The application for the Mad Hatter well, a "frack job (pdf)" for Strachan Exploration Inc. of Englewood, Colo., was denied (pdf) last month because it failed to list the ingredients of compounds for which Halliburton had not yet received trade secret protection.
The Wyoming Oil and Gas Conservation Commission website lists 16 approvals for trade secret protection, some for single products and some for long lists of compounds.
Halliburton has gotten five fracturing products shielded. BJ Services won trade secret status for 36 products, including fracturing sand.
Their requests are public record, and their reasoning points to the importance of fracturing chemicals, even though they amount to a tiny fraction of the total volume of what is injected.
ChemEOR Inc., a Los Angeles-based oilfield chemical company, told Wyoming regulators it spent more than $400,000 directly on research and development of a product called InFlo 250 W. Halliburton said it spent "tens of millions of dollars" researching new fracturing fluids during the past five years. The company said that public disclosure of its proprietary formulas could cost it $375 million.

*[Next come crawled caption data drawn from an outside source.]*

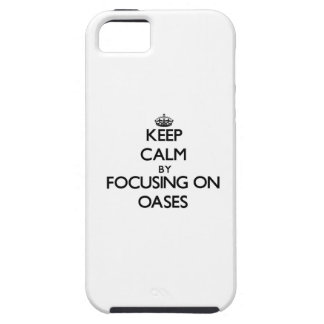 Guarde la calma centrándose en oasis iPhone 5 protector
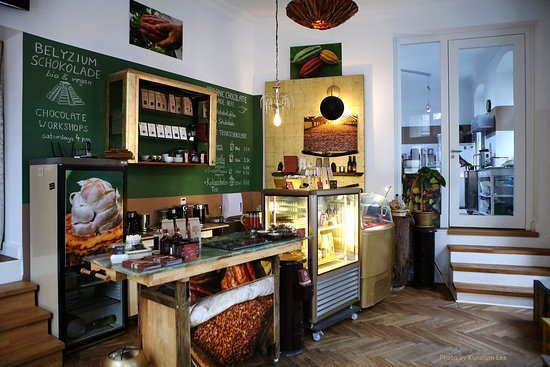 BELYZIUM Artisan Chocolate
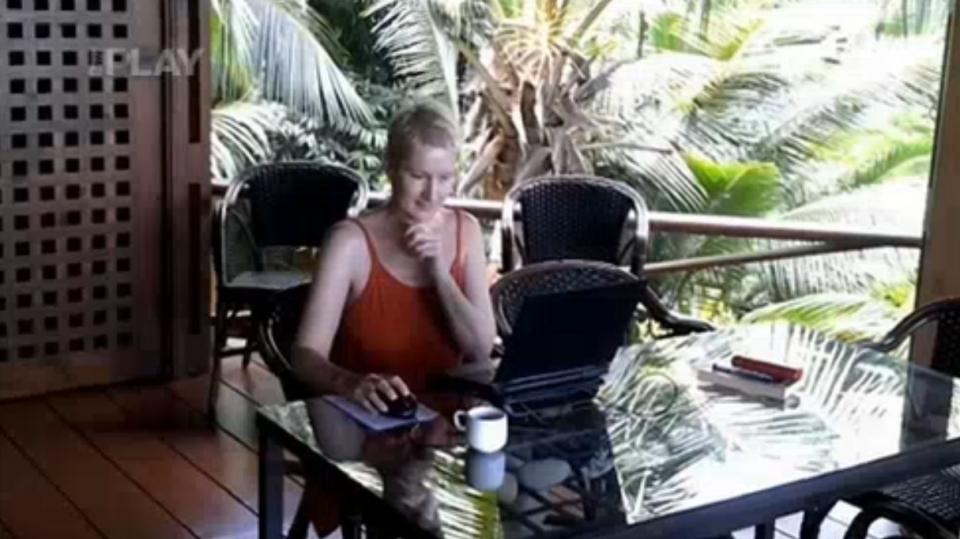 video VIP zprávy: Tak tahle dáma začala pořádně psát až tady, na Seychelských ostrovech. A taky se tu zamilovala!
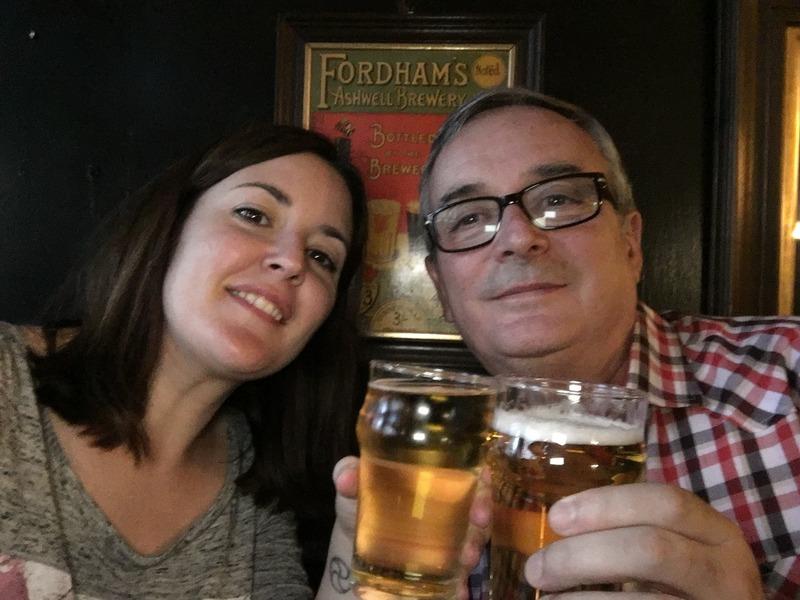 brindando en un pub de Londres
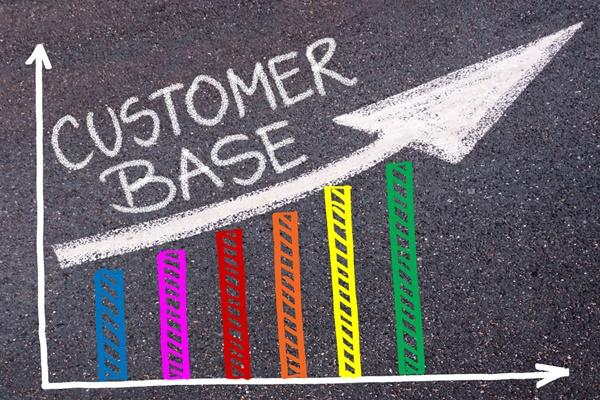 7 Tools to Grow your Business' Customer Base in the next 12 months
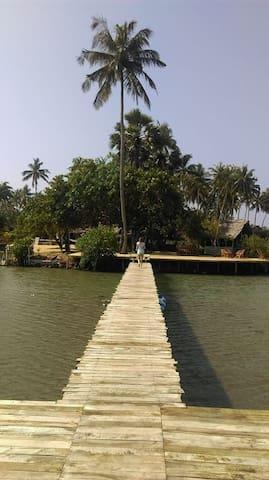Kandakuliya的民宿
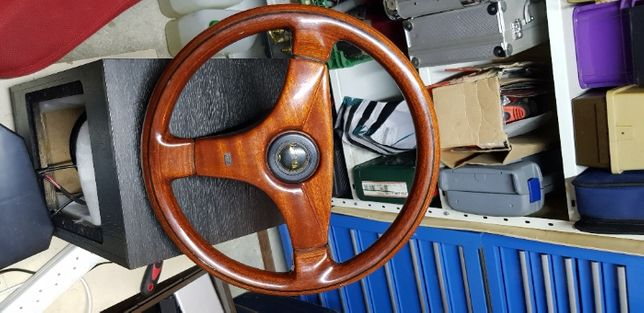 Wyścigowa kierownica OBA z drewna orzechowego
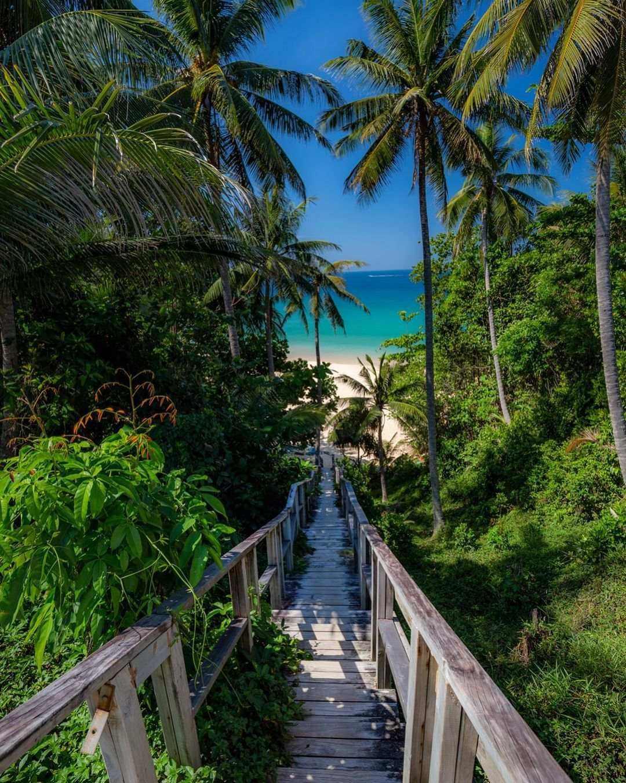 De trap naar Nai Thon Beach op Phuket, Thailand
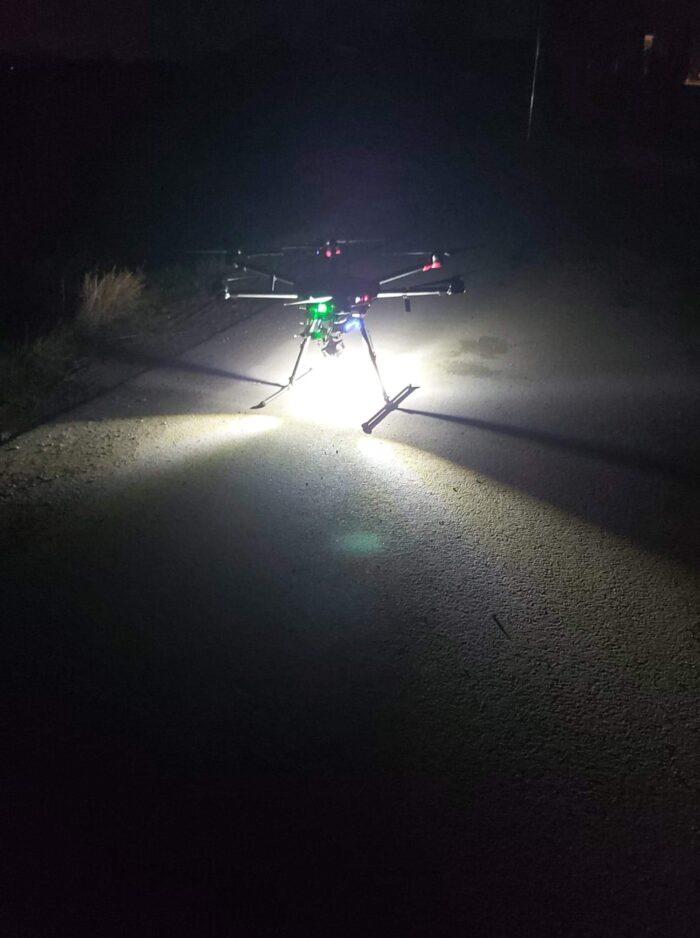 Dron dokonujący pomiarów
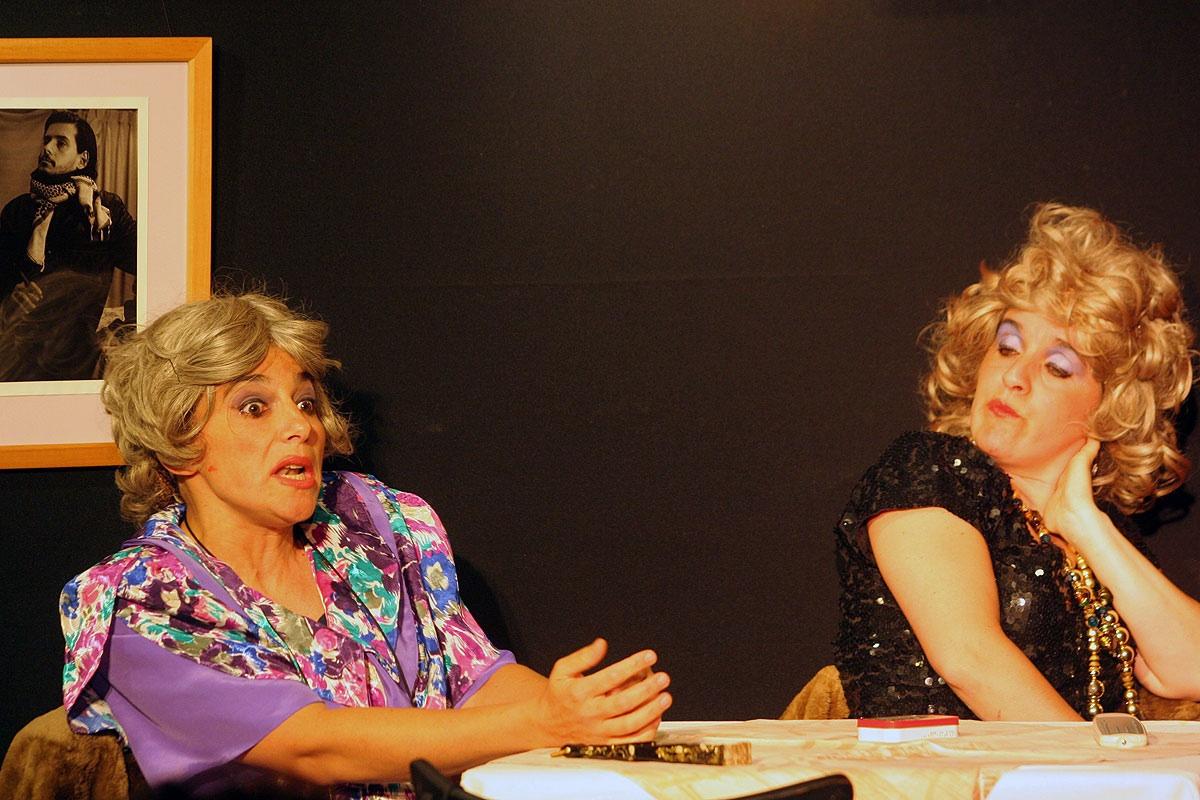 Presentes Ausentes en Café Teatro Rayuela.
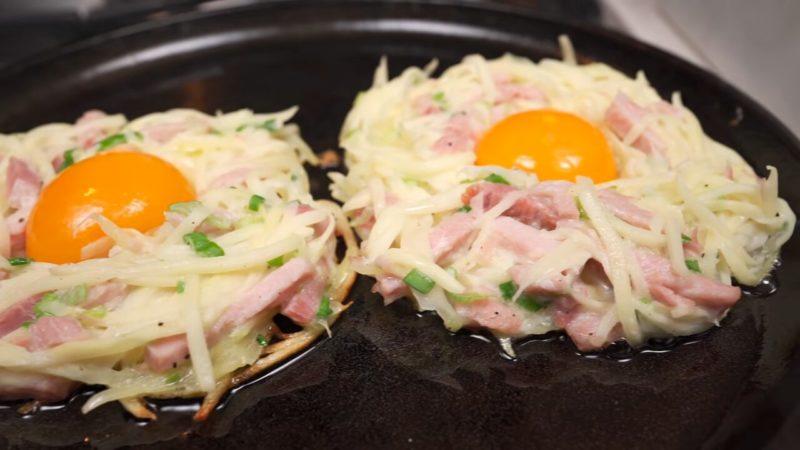 Нова подача картоплі з яйцем на сніданок: красиво і дуже смачно
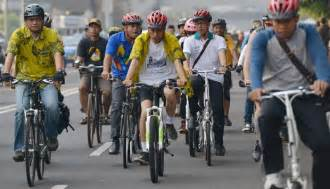 Bike To Work Di Jakarta jokowi goes bike to work metro tempo co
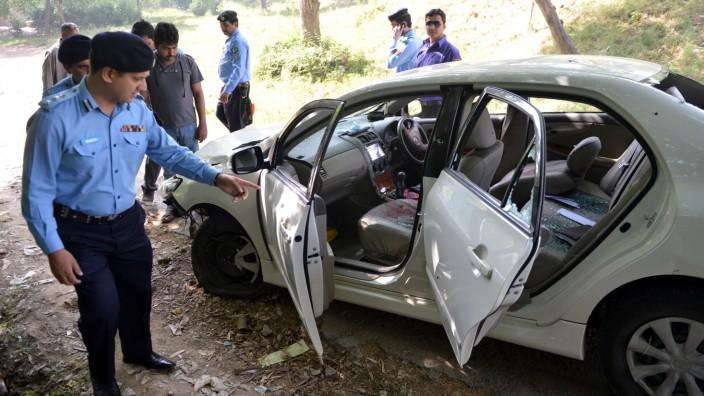 Pakistan: Tatort: Beamte untersuchen das Auto, in dem der Ermittler im Mordfall Bhutto, Chaudhry Zulfiqar, in Islamabad erschossen wurde.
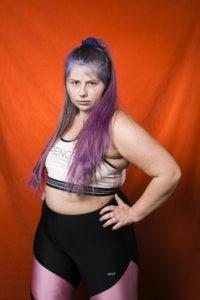 bild på en kvinna i träningskläder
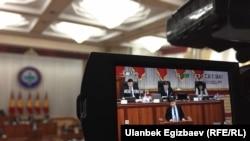 Сапар Исаков парламентте, 31-январь, 2018-жыл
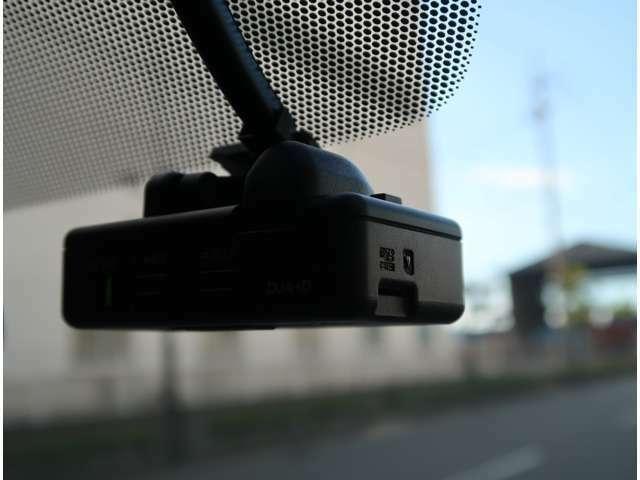 もしも、の瞬間を録画してくれるドライブレコーダー付き☆映像確認はパソコンは勿論、ナビのモニターでも確認可能です☆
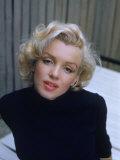 Marilyn Monroe on Patio Outside of Her Home Lámina fotográfica prémium por Alfred Eisenstaedt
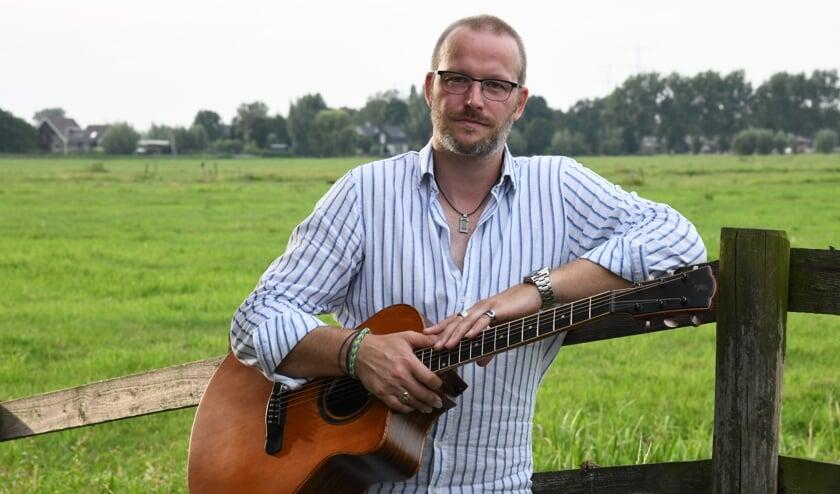 • Gitarist/zanger Jeroen Janssen verzorgt een gastoptreden.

Halliburton also argues that public disclosure of the chemicals in the compound would discourage research into fracturing fluids that reduce damage to the environment.
Wyoming regulators gave trade secret protection to many products that are toxic, which could keep raising questions about the value of secrecy. An MSDS sheet (pdf) on file with Ohio regulators, shows that ChemEOR's Inflo 250 W contains toxic methanol and 2-Butoxyethanol, a fracturing ingredient cited in several contamination allegations, and other hazardous components.
In several cases, Wyoming regulators granted trade secret status to compounds used by Halliburton and BJ Services but stated that they "are not approved for use in groundwater." That generally means they include some form of hydrocarbon, such as a petroleum distillate.
"The thing about trade secret protection," NRDC's Mall said, "is that it's only going to work if the public thinks its credible."